• **YOUR GOAL**
Give every line back verbatim, dropping all images.

• **GIVEN INFORMATION**
>>>>
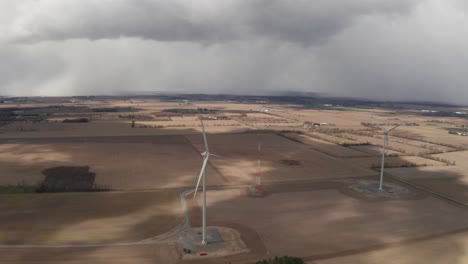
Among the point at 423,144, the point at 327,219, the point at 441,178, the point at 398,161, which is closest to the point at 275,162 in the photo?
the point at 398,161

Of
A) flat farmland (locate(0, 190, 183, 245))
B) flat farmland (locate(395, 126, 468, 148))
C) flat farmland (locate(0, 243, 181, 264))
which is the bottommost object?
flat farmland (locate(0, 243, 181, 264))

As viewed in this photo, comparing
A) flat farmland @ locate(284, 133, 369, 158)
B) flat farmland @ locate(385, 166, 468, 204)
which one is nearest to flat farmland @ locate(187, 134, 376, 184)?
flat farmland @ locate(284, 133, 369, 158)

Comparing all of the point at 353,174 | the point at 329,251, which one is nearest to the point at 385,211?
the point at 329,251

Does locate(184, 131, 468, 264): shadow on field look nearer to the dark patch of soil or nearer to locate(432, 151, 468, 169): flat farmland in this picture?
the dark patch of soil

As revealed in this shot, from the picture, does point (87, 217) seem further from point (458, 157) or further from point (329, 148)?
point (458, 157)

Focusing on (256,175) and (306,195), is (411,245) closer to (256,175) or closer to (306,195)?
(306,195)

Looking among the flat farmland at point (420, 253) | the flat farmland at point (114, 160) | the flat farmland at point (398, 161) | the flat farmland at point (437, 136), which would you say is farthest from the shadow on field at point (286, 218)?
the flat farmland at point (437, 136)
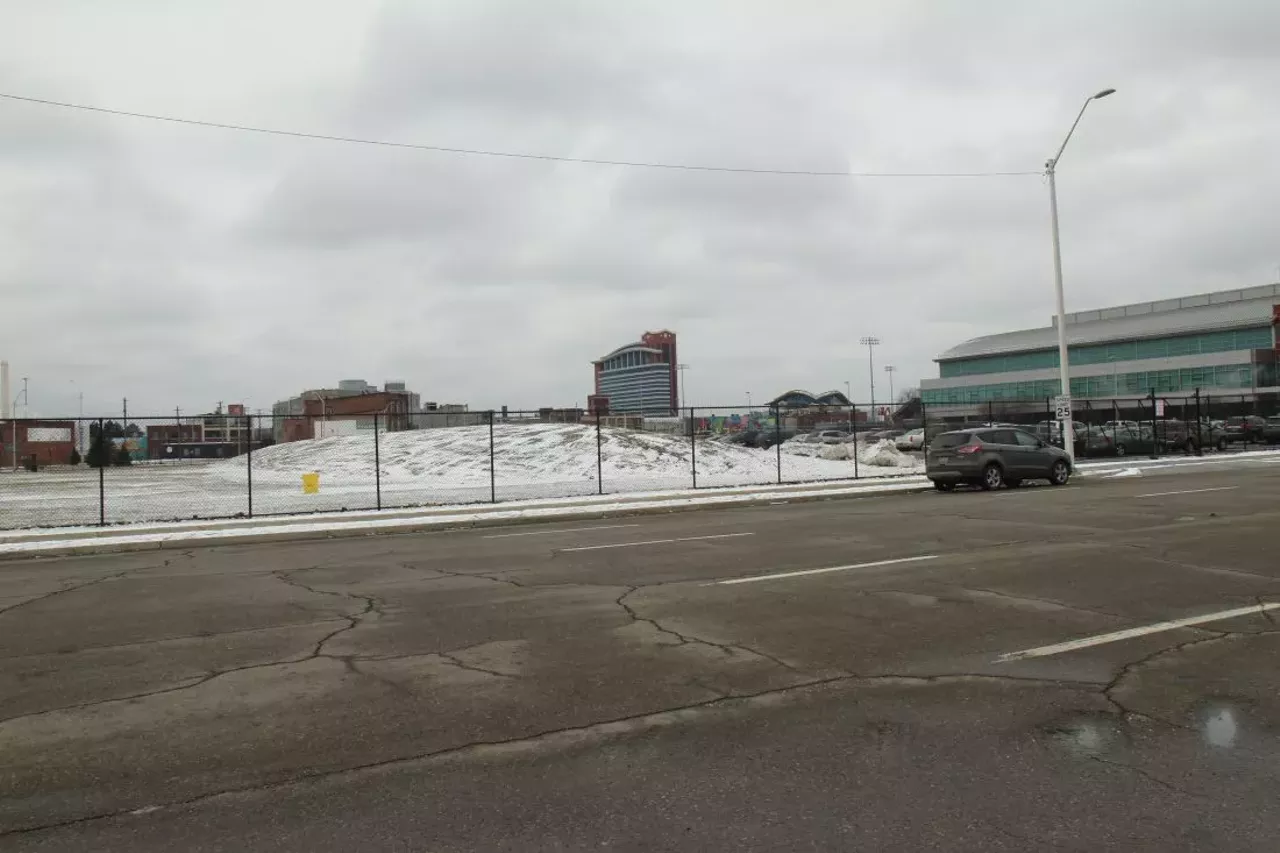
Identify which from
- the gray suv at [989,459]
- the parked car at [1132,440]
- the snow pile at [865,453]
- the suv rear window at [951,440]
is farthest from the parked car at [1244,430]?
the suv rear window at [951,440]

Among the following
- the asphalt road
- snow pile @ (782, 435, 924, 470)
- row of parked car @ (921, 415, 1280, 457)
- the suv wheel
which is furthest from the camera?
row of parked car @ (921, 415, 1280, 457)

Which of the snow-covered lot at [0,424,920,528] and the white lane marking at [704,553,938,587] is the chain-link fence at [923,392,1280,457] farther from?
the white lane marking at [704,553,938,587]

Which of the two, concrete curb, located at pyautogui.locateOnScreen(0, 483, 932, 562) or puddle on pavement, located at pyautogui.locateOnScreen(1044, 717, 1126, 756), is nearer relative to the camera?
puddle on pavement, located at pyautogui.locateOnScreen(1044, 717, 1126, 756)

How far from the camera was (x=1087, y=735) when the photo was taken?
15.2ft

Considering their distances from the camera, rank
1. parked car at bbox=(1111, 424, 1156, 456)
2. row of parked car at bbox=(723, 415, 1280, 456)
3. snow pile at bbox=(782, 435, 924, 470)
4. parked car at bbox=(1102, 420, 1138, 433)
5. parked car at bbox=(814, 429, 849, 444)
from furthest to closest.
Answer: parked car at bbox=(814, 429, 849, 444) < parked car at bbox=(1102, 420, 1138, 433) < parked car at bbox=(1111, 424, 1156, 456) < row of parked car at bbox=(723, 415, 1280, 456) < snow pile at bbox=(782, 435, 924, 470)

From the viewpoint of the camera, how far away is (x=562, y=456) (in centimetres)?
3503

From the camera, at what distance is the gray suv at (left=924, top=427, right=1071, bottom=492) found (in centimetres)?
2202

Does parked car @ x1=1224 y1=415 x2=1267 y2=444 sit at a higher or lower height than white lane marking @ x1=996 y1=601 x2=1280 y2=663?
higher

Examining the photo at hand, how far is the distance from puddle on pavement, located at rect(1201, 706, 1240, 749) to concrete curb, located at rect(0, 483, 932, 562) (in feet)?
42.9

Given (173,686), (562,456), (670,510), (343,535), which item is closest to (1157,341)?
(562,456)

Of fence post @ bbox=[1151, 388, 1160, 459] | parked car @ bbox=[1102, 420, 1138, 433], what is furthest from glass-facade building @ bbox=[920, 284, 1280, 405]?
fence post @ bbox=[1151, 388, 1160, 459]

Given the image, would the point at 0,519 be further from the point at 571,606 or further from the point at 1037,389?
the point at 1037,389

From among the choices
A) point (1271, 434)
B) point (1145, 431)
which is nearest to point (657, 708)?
<<<<
• **RESULT**
Among the point at 423,144, the point at 327,219, the point at 441,178, the point at 398,161, which is closest to the point at 275,162 in the photo?
the point at 398,161

Of
A) flat farmland (locate(0, 190, 183, 245))
B) flat farmland (locate(395, 126, 468, 148))
C) flat farmland (locate(0, 243, 181, 264))
which is the bottommost object?
flat farmland (locate(0, 243, 181, 264))

As viewed in this photo, comparing
A) flat farmland @ locate(284, 133, 369, 158)
B) flat farmland @ locate(385, 166, 468, 204)
which one is nearest to flat farmland @ locate(187, 134, 376, 184)?
flat farmland @ locate(284, 133, 369, 158)

Comparing all of the point at 353,174 | the point at 329,251, which one is nearest to the point at 385,211?
the point at 329,251

Does locate(184, 131, 468, 264): shadow on field look nearer to the dark patch of soil or nearer to locate(432, 151, 468, 169): flat farmland in this picture?
the dark patch of soil

As revealed in this shot, from the picture, does point (87, 217) seem further from point (458, 157) or further from point (329, 148)?
point (458, 157)

Focusing on (256,175) and (306,195), is (411,245) closer to (256,175) or closer to (306,195)?
(306,195)

Looking among the flat farmland at point (420, 253) | the flat farmland at point (114, 160) | the flat farmland at point (398, 161) | the flat farmland at point (437, 136), which would you say is farthest from the shadow on field at point (286, 218)?
the flat farmland at point (437, 136)
Identify which from
- the gray suv at [989,459]
- the parked car at [1132,440]
- the snow pile at [865,453]
- the suv rear window at [951,440]
is farthest from the parked car at [1244,430]?
the suv rear window at [951,440]

Among the following
- the asphalt road
- snow pile @ (782, 435, 924, 470)
- row of parked car @ (921, 415, 1280, 457)
- the suv wheel
which is furthest from the camera?
row of parked car @ (921, 415, 1280, 457)

Which of the snow-covered lot at [0,424,920,528] and the white lane marking at [704,553,938,587] is the chain-link fence at [923,392,1280,457] farther from?
the white lane marking at [704,553,938,587]

Which of the two, concrete curb, located at pyautogui.locateOnScreen(0, 483, 932, 562) or puddle on pavement, located at pyautogui.locateOnScreen(1044, 717, 1126, 756), is nearer relative to the camera?
puddle on pavement, located at pyautogui.locateOnScreen(1044, 717, 1126, 756)

How far from the camera was (x=1087, y=735) when the photo was taken?
15.2ft

Considering their distances from the camera, rank
1. parked car at bbox=(1111, 424, 1156, 456)
2. row of parked car at bbox=(723, 415, 1280, 456)
3. snow pile at bbox=(782, 435, 924, 470)
4. parked car at bbox=(1102, 420, 1138, 433)
5. parked car at bbox=(814, 429, 849, 444)
from furthest to closest.
Answer: parked car at bbox=(814, 429, 849, 444) < parked car at bbox=(1102, 420, 1138, 433) < parked car at bbox=(1111, 424, 1156, 456) < row of parked car at bbox=(723, 415, 1280, 456) < snow pile at bbox=(782, 435, 924, 470)

From the viewpoint of the camera, how far away is (x=562, y=456) (in centimetres)?
3503

From the camera, at what distance is the gray suv at (left=924, top=427, right=1071, bottom=492) found (in centimetres)?
2202

Does parked car @ x1=1224 y1=415 x2=1267 y2=444 sit at a higher or lower height than white lane marking @ x1=996 y1=601 x2=1280 y2=663?
higher

Examining the photo at hand, how far is the distance from puddle on pavement, located at rect(1201, 706, 1240, 749) to concrete curb, located at rect(0, 483, 932, 562) (in feet)?
42.9

Given (173,686), (562,456), (670,510), (343,535), which item is closest to (1157,341)?
(562,456)

Of fence post @ bbox=[1151, 388, 1160, 459] | parked car @ bbox=[1102, 420, 1138, 433], what is furthest from glass-facade building @ bbox=[920, 284, 1280, 405]?
fence post @ bbox=[1151, 388, 1160, 459]

Given the image, would the point at 0,519 be further from the point at 571,606 or further from the point at 1037,389?
the point at 1037,389

From among the choices
A) point (1271, 434)
B) point (1145, 431)
which is nearest to point (657, 708)?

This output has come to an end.